Today’s parable is challenging.  It has been prompted by Peter asking Jesus what the disciples will receive for following Jesus.  After all, they left everything behind to follow.  Peter’s question is prompted by the response Jesus gave to the rich young man who asked what he must do to inherit eternal life.  If we recall, the young man went away sad because Jesus asked of him more than he could give at the time.  Peter is told by Jesus that they will be by His side in eternity.  In fact, Jesus says that all who leave things or people behind will inherit eternal life.  Jesus ends this response with, “Many who are first will be last, and many who are last will be first”.  From here, Jesus tells today’s parable.
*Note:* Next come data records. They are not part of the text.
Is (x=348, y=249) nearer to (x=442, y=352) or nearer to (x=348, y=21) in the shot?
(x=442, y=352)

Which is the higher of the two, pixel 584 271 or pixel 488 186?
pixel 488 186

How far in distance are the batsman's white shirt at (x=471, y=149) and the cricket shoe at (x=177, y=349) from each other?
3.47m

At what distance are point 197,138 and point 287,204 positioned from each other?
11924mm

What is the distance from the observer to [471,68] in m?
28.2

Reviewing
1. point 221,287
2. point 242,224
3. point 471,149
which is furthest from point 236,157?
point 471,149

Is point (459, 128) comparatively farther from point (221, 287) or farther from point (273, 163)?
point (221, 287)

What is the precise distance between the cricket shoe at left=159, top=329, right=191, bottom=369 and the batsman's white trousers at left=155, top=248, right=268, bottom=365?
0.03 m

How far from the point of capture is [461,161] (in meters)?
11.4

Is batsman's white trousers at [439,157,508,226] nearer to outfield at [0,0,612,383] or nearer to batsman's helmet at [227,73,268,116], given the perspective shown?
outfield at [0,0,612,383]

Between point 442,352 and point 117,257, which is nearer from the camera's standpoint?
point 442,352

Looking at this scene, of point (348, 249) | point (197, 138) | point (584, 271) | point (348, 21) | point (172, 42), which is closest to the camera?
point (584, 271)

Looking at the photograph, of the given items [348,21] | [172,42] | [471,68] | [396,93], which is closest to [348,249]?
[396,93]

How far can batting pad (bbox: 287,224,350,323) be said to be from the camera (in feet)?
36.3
In short, workers are hired throughout the day to come to the vineyard to help with the harvest.  The owner of the vineyard promises each of them the same thing: a fair wage.  They work and line up at the end of the day to receive their pay.  Some had worked all day, some just an hour.  The last are paid first and all receive the same pay: a denarius.  Those who worked the longest are upset, saying to the owner: “You have made them equal to us who have borne the burden of the work and the heat of the day”.  The landowner responds with this: “Or are you envious because I am generous”?

In life, Christians come to faith at different stages in life, each joining in in the building of the kingdom.  The Lord of the harvest promises the same reward to each of them: eternal life.  They go to work and then line up for the reward at the end of their lives.  Some labor for all if their lives, some for just a short time.  The lifers and the new converts receive the same pay.  Those who have been faithful all of their lives can be tempted to say, “Lord, you have made that person who just accepted you equal to us who have served you all of our lives”?  The Lord of the harvest will respond with words of grace and love and invitation.

Yes, God loves us all.  He loves the saints and the sinners.  He loves the saved and the lost.  Heaven rejoices each time a lost soul becomes a part of the family.  His grace is sufficient for us all, whenever and however we come to faith.  The promise is the same: love God and claim eternal life.  Thanks be to God!